Not every country has the resources for a human space program, or can train astronauts. Sometimes the decisions on who gets to go to space may be politically motivated.


People can also get selected based on physical traits, which is starting to sound a bit too much like eugenics, if the plan is to travel space for multiple generations.


"A lot of how we develop and what we develop is affected, not so much by 'is there gravity' or 'isn't there gravity', but by who they decide make acceptable astronauts," Bacal said.


A mid-point as a test case, she points out, is the notion of the commercialisation of space. Miners, for instance - spending stretches in low gravity, returning to Earth in between jobs. It takes much longer to regain bone density than it does to lose it, so it could be possible that space miners never gain enough time to fully recover, resulting in early-onset osteoporosis.


"That could - as it already is in terms of the astronaut corps - impact who gets to work there or who gets chosen for your 10-generation generation ship. You might say, 'look, we're going to choose people who are less likely to be susceptible to bone density loss'," she said.


"That has ethnographic implications. It has gender implications." And these will need to be considered very carefully if we want to avoid a situation where specific groups of people are barred from space because of their race or gender.


We may never become a true space-faring species. It's possible we'll never leave the Solar System. But we're also not likely to stay here on Earth forever.

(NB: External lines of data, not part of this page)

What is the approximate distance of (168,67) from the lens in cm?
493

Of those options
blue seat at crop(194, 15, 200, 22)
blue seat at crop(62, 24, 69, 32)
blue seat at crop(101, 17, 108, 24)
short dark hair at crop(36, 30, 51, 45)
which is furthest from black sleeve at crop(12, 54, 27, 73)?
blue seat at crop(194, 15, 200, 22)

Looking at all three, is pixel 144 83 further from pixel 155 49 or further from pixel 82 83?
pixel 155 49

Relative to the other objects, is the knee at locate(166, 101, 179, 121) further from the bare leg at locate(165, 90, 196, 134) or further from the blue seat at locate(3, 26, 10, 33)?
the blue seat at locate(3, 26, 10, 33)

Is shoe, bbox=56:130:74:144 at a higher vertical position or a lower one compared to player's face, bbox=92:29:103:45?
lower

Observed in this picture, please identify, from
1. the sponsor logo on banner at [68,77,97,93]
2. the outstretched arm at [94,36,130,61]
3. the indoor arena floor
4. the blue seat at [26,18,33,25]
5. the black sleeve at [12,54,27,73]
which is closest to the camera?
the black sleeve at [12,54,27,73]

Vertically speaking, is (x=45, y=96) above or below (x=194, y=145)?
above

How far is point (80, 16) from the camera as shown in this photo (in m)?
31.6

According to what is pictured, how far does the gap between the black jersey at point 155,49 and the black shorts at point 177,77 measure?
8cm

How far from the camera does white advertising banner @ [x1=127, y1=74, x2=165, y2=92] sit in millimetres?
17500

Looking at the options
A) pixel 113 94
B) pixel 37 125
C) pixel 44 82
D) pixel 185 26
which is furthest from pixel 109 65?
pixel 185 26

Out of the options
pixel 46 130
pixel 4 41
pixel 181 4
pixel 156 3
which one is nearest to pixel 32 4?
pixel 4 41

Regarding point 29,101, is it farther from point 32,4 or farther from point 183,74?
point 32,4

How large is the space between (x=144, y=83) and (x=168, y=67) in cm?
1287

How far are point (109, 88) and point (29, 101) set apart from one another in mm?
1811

Space agencies are already making plans for at least one permanent base on the Moon. We've sent several robotic missions to Mars, and plans for a crewed mission are underway. A permanent Mars colony isn't out of the question, either.

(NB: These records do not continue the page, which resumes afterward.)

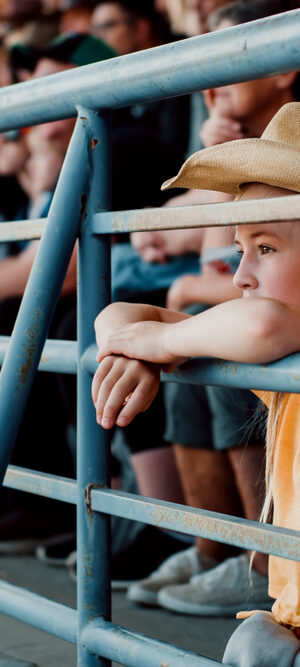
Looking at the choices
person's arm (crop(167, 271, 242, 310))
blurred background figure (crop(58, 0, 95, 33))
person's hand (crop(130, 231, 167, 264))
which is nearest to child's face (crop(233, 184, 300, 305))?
person's arm (crop(167, 271, 242, 310))

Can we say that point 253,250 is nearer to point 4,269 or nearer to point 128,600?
point 128,600

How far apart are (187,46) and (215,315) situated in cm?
33

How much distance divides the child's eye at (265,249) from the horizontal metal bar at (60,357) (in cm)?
31

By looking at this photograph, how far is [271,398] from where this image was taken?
48.1 inches

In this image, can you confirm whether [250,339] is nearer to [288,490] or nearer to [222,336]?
[222,336]

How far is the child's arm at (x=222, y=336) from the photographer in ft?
3.13

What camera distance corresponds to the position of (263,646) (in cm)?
113

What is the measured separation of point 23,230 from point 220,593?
1.09 meters

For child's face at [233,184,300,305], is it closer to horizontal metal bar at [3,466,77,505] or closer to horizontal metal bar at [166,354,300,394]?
horizontal metal bar at [166,354,300,394]

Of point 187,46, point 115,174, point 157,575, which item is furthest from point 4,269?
point 187,46

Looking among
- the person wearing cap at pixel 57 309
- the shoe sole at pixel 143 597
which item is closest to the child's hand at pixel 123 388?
the shoe sole at pixel 143 597

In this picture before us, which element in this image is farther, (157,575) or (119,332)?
(157,575)

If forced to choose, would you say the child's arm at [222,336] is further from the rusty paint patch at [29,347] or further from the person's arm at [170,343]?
the rusty paint patch at [29,347]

These are harsh, literally alien environments, with low gravity and intense radiation. They're entirely different from our home planet, where we've been evolving for millions of years. These places will inevitably have an impact on the human body.


So will the technology we have available, how we travel, and the decisions we terrestrial humans make about who gets to go. But not all differences are visible to the eye.


"You know, there are people that are better at coping with radiation here on Earth. You can't tell by looking at them, but they might live longer than the rest," Solomon said.


"I think a lot of the changes are things that will take place inside the body. I think there would be some outward changes, but a lot of more subtle, internal changes."


In the end, those future humans, the inheritors of the stars, may not look as different from us as we might expect.